*Work item:*
Look through the listing underneath for "States", and copy every line that has it.

*Provided material:*

********************

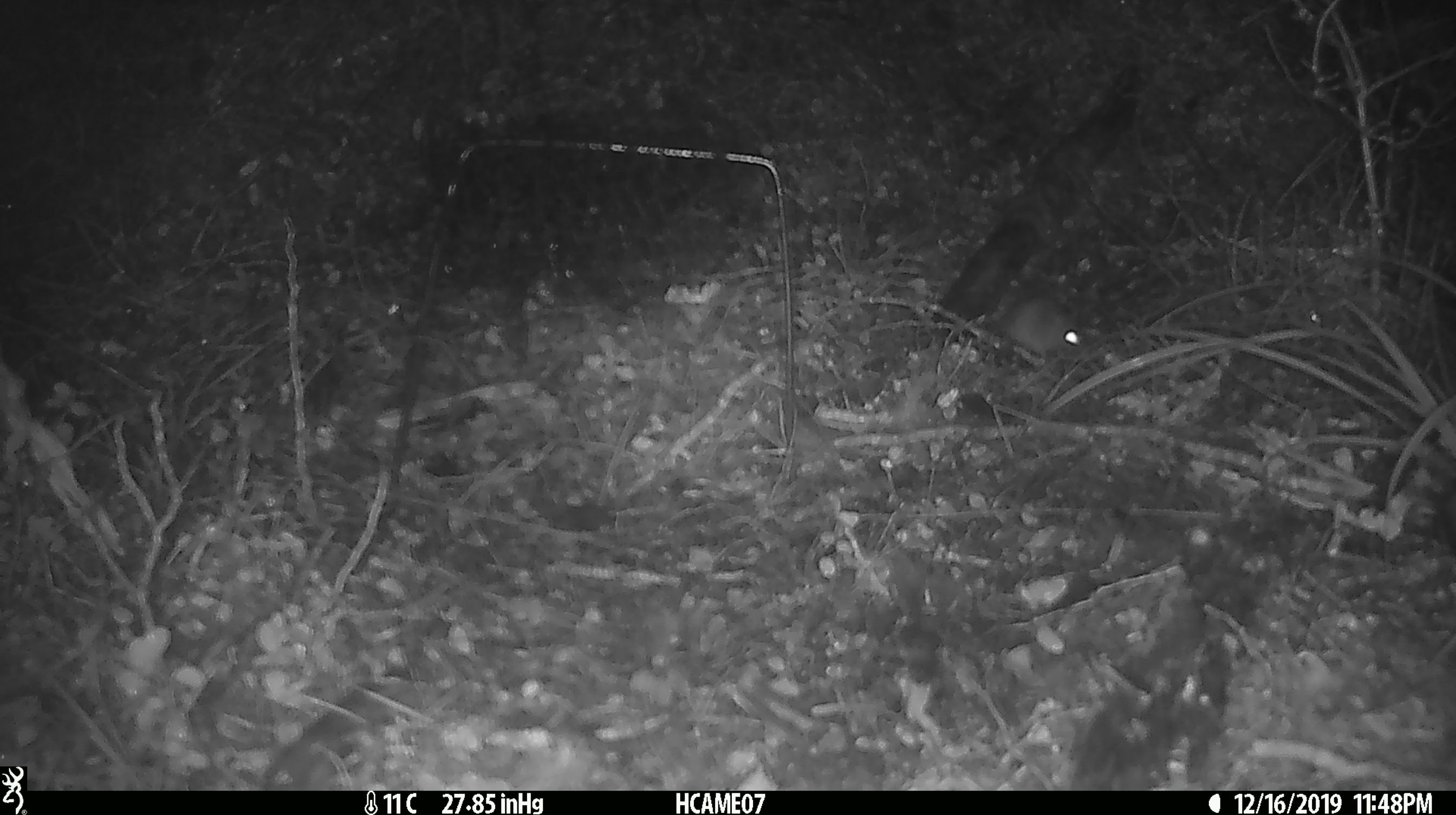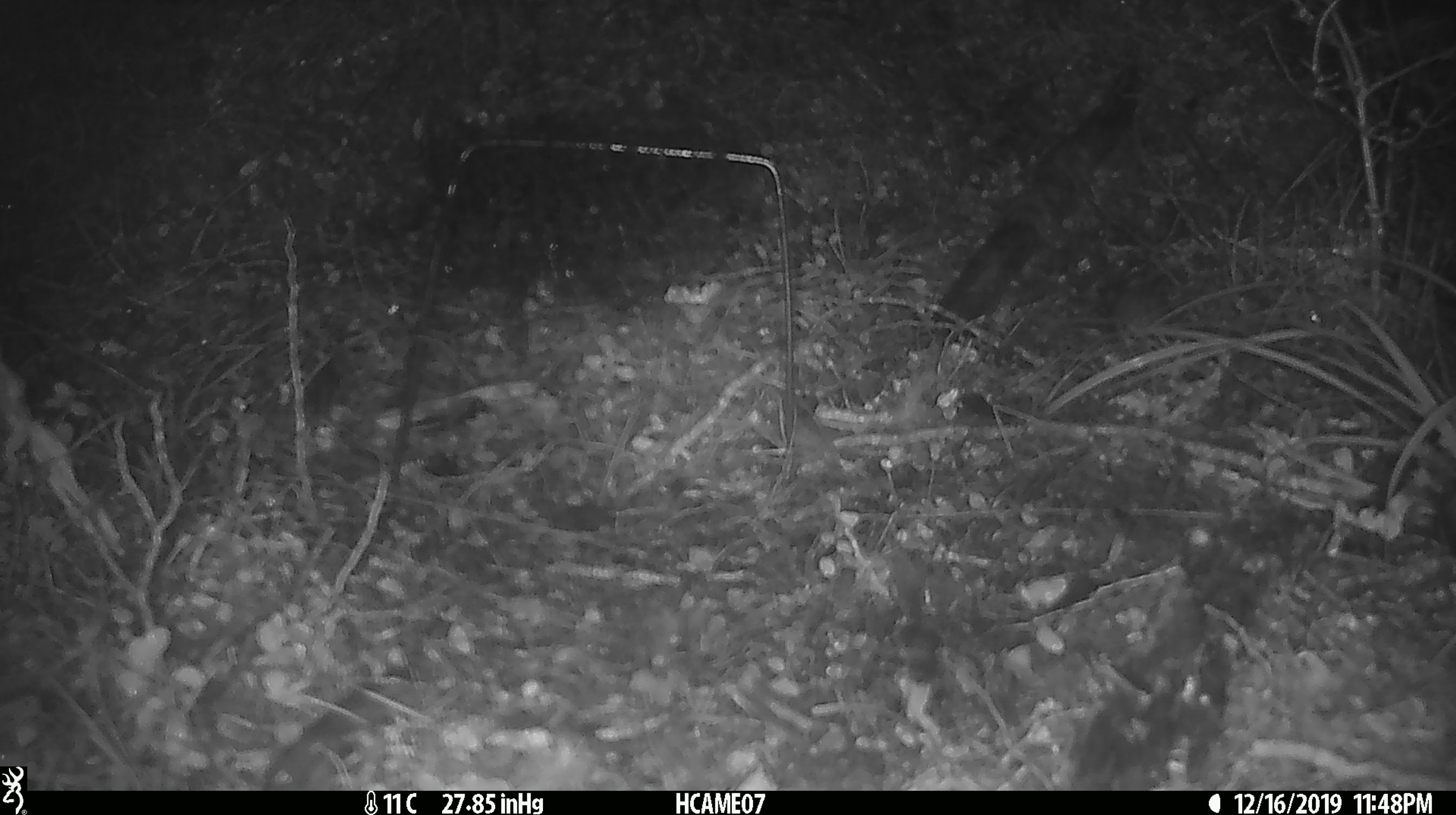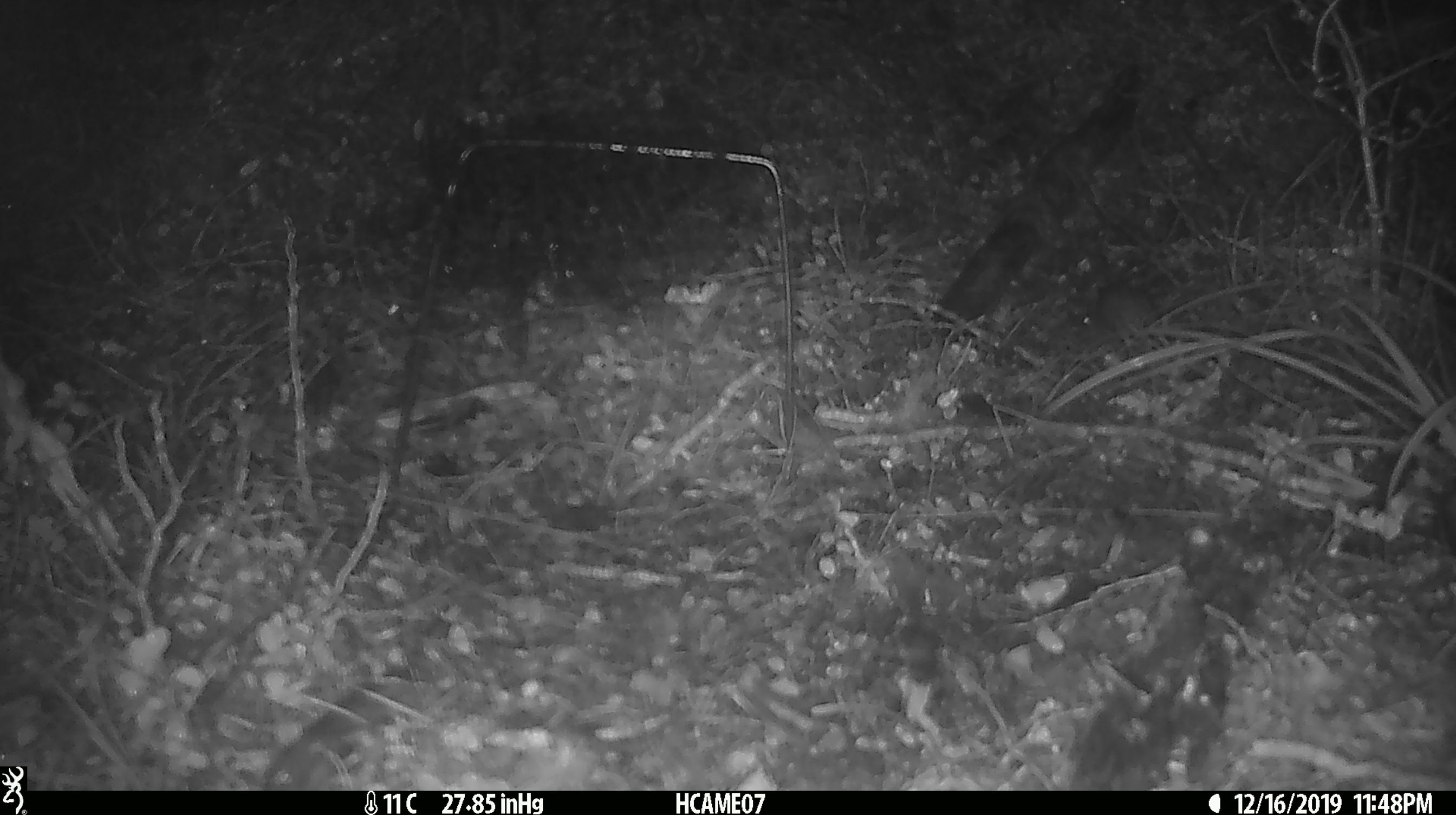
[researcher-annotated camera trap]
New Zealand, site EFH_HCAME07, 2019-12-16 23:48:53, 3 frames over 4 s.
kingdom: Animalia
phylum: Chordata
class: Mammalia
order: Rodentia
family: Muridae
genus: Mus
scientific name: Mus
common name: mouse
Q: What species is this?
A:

********************

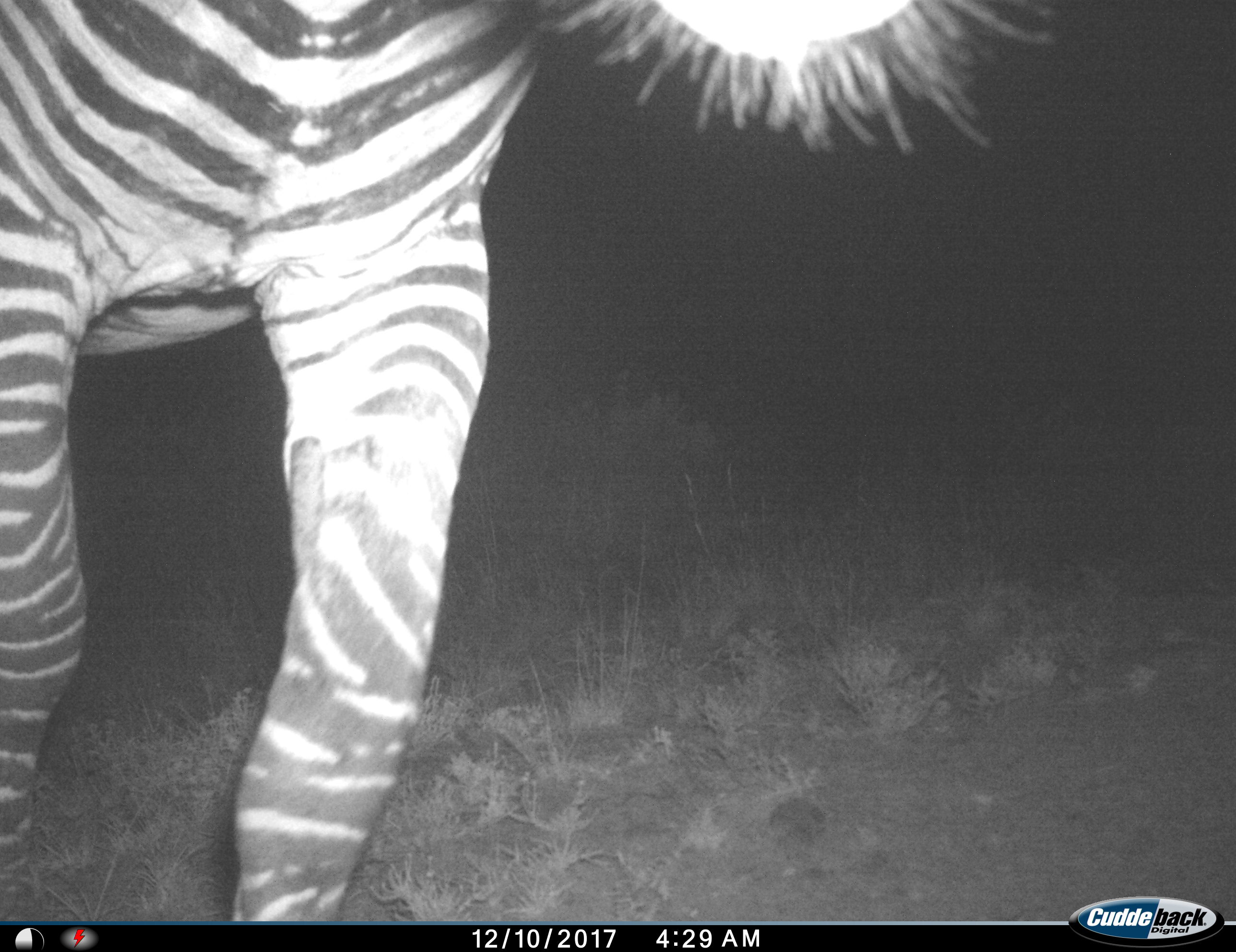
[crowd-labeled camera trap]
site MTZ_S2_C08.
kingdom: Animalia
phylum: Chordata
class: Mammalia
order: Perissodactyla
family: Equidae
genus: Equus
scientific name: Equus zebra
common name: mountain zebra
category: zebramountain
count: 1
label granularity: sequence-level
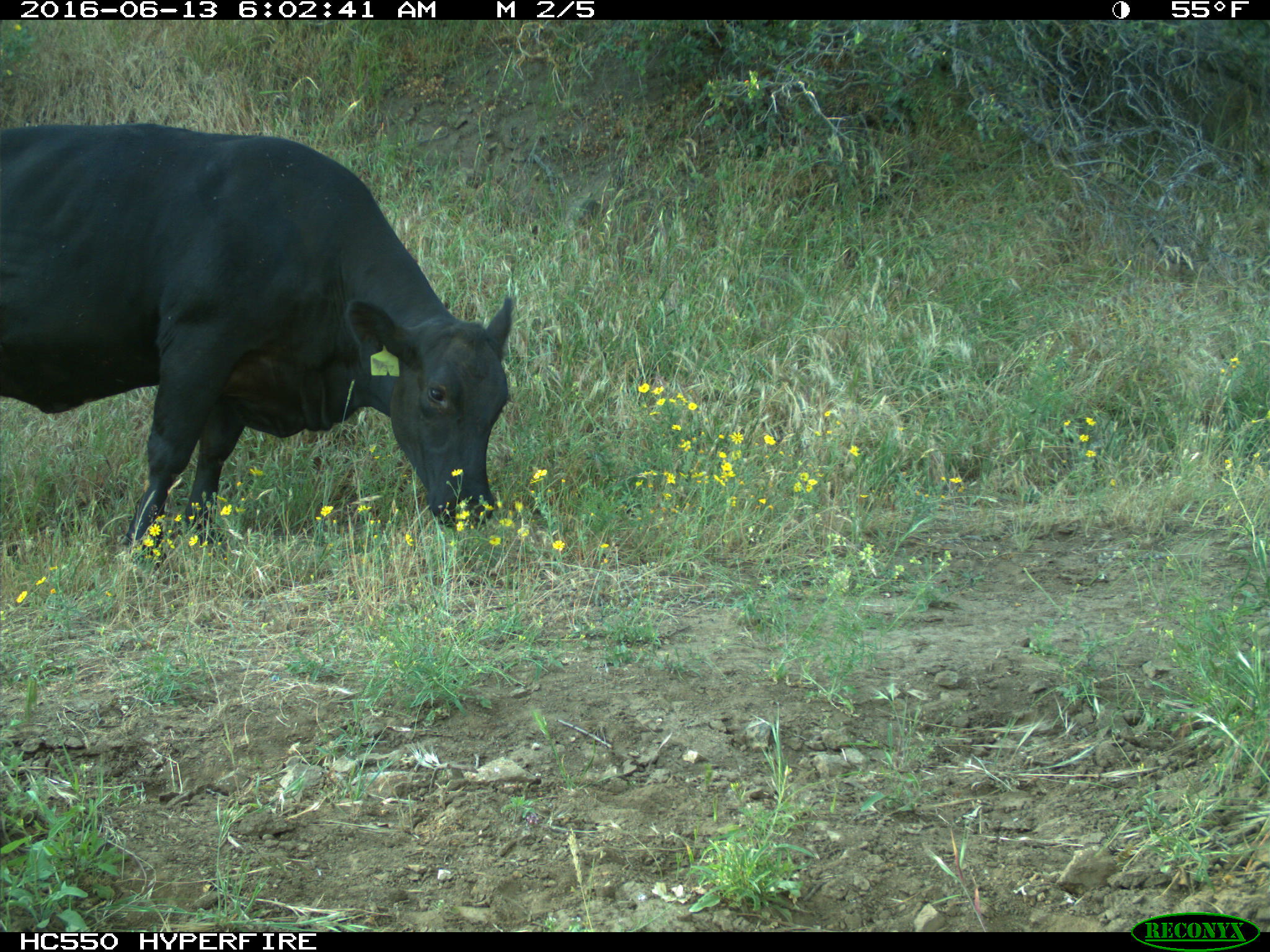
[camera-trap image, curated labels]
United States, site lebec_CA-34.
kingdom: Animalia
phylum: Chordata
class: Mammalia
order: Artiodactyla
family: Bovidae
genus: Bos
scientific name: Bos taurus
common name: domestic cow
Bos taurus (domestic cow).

********************

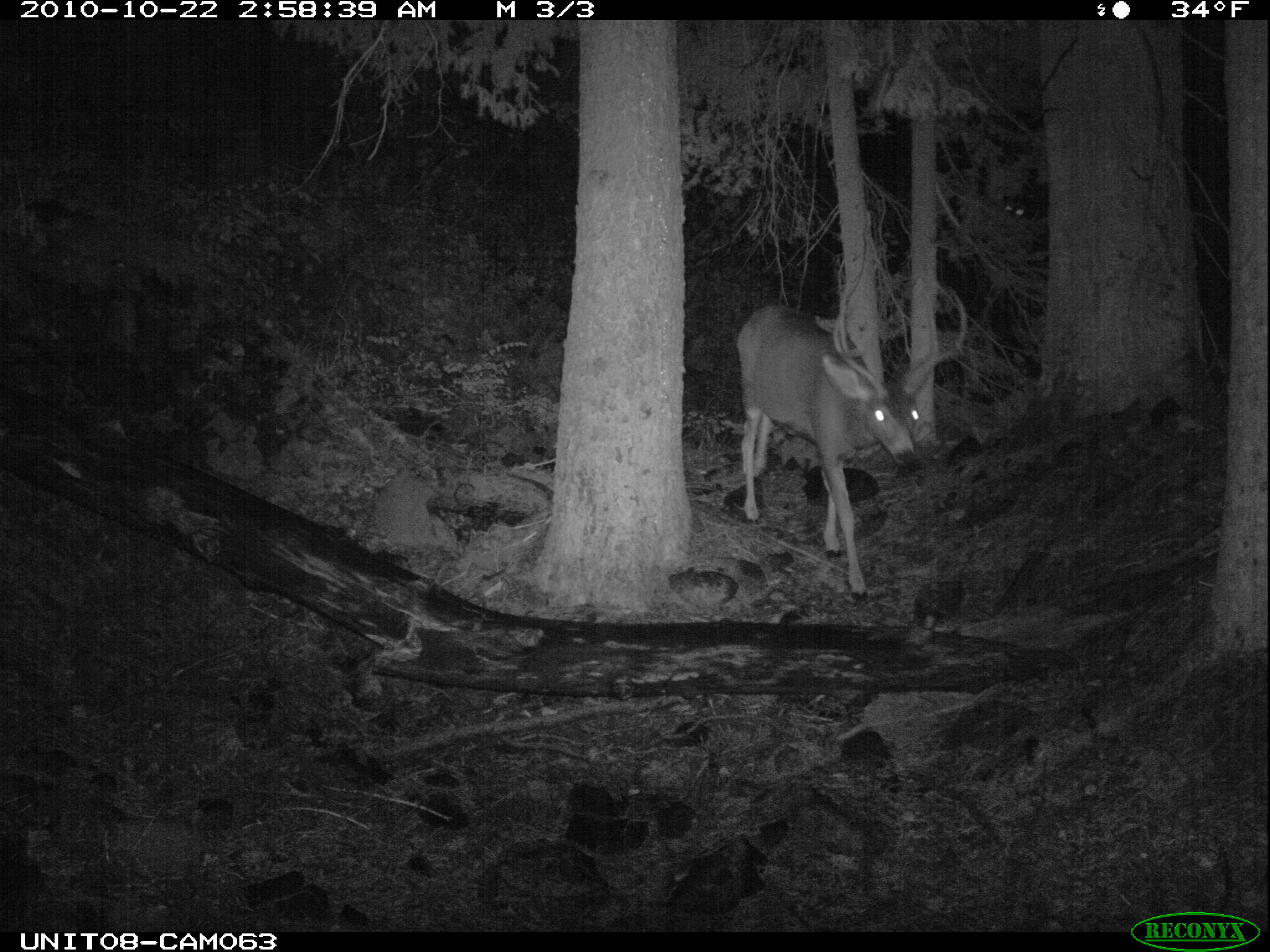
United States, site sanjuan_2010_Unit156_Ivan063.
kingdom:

********************

*Your response:*
United States, site lebec_CA-34.
United States, site sanjuan_2010_Unit156_Ivan063.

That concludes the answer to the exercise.